## EXERCISE DESCRIPTION
Update the listing from its start through the line containing "highest value? 45748", replacing "maximum" with "largest" and leaving everything else unchanged.

## DATASET RECORDS
##############################
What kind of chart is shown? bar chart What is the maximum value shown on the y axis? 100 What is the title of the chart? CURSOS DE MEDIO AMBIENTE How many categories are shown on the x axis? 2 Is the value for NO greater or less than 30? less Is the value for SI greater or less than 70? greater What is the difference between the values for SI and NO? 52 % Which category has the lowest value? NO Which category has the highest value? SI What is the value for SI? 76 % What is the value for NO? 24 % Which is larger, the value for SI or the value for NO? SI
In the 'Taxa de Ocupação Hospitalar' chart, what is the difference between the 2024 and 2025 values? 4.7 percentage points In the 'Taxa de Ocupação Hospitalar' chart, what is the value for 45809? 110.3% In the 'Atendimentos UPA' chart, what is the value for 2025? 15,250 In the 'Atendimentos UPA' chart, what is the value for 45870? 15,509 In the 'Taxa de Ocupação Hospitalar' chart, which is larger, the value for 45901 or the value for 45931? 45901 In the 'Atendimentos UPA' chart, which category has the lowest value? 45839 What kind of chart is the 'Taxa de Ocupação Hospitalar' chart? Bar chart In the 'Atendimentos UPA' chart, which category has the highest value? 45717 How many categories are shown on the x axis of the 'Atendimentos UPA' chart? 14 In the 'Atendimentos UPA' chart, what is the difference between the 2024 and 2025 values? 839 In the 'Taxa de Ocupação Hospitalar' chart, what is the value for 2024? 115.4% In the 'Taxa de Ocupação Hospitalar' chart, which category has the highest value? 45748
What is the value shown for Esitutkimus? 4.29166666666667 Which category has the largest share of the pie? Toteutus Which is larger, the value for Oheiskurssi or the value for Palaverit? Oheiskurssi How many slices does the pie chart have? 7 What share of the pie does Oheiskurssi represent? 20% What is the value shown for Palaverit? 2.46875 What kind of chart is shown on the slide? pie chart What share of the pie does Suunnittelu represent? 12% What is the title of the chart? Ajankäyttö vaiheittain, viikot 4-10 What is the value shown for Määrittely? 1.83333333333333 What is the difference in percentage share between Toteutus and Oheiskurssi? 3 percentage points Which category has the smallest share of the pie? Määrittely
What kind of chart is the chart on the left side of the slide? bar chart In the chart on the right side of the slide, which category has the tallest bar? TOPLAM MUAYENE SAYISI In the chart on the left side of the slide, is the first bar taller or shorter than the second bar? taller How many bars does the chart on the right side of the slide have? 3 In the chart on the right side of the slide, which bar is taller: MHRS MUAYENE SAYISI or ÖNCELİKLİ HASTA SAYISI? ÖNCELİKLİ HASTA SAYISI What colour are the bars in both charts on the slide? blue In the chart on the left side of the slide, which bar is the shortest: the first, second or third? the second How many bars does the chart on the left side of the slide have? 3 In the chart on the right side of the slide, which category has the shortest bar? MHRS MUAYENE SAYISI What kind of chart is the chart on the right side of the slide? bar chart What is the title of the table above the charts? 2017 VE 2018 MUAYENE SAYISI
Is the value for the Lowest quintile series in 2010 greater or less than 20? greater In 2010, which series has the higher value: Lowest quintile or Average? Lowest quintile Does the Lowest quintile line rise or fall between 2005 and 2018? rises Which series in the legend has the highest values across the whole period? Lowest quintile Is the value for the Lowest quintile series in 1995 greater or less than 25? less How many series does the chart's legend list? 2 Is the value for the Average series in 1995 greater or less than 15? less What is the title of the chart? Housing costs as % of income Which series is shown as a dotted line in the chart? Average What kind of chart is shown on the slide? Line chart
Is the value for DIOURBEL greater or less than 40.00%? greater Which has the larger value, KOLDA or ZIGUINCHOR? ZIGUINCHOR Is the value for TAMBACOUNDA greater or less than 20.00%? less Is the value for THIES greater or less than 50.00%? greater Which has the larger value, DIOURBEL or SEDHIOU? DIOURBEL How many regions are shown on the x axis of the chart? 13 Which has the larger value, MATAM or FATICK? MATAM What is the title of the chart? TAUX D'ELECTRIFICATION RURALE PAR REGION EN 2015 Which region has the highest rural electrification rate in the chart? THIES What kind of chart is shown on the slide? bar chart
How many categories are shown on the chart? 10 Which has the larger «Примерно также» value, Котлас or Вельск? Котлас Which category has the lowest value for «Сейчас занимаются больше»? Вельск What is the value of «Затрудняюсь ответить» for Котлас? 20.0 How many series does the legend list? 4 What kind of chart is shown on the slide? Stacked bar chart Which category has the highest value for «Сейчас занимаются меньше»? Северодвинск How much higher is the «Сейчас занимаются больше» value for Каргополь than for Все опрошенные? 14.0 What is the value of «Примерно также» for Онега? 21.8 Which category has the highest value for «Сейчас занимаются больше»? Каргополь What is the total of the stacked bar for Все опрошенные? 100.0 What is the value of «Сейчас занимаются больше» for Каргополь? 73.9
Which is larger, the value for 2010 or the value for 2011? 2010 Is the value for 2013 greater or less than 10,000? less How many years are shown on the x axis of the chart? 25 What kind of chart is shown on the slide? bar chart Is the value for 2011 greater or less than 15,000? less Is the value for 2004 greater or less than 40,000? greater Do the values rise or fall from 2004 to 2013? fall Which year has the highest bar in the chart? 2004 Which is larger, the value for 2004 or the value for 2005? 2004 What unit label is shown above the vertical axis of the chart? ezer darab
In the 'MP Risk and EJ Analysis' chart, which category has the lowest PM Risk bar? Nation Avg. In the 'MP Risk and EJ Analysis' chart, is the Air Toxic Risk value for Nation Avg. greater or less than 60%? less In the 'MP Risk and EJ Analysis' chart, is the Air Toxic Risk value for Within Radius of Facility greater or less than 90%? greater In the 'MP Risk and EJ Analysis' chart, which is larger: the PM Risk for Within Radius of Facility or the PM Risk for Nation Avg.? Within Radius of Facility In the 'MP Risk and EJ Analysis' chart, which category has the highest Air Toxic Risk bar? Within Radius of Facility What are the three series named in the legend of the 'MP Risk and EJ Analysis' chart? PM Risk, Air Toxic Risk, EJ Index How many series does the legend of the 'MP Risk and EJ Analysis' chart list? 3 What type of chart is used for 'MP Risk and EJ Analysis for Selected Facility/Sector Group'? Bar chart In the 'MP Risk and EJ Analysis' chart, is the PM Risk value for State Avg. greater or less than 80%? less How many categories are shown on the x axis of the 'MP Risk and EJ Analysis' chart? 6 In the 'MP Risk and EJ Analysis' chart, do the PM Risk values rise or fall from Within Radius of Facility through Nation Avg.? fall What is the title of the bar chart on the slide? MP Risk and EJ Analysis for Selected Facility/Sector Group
##############################
## ANSWER FOR THE TASK
What kind of chart is shown? bar chart What is the largest value shown on the y axis? 100 What is the title of the chart? CURSOS DE MEDIO AMBIENTE How many categories are shown on the x axis? 2 Is the value for NO greater or less than 30? less Is the value for SI greater or less than 70? greater What is the difference between the values for SI and NO? 52 % Which category has the lowest value? NO Which category has the highest value? SI What is the value for SI? 76 % What is the value for NO? 24 % Which is larger, the value for SI or the value for NO? SI
In the 'Taxa de Ocupação Hospitalar' chart, what is the difference between the 2024 and 2025 values? 4.7 percentage points In the 'Taxa de Ocupação Hospitalar' chart, what is the value for 45809? 110.3% In the 'Atendimentos UPA' chart, what is the value for 2025? 15,250 In the 'Atendimentos UPA' chart, what is the value for 45870? 15,509 In the 'Taxa de Ocupação Hospitalar' chart, which is larger, the value for 45901 or the value for 45931? 45901 In the 'Atendimentos UPA' chart, which category has the lowest value? 45839 What kind of chart is the 'Taxa de Ocupação Hospitalar' chart? Bar chart In the 'Atendimentos UPA' chart, which category has the highest value? 45717 How many categories are shown on the x axis of the 'Atendimentos UPA' chart? 14 In the 'Atendimentos UPA' chart, what is the difference between the 2024 and 2025 values? 839 In the 'Taxa de Ocupação Hospitalar' chart, what is the value for 2024? 115.4% In the 'Taxa de Ocupação Hospitalar' chart, which category has the highest value? 45748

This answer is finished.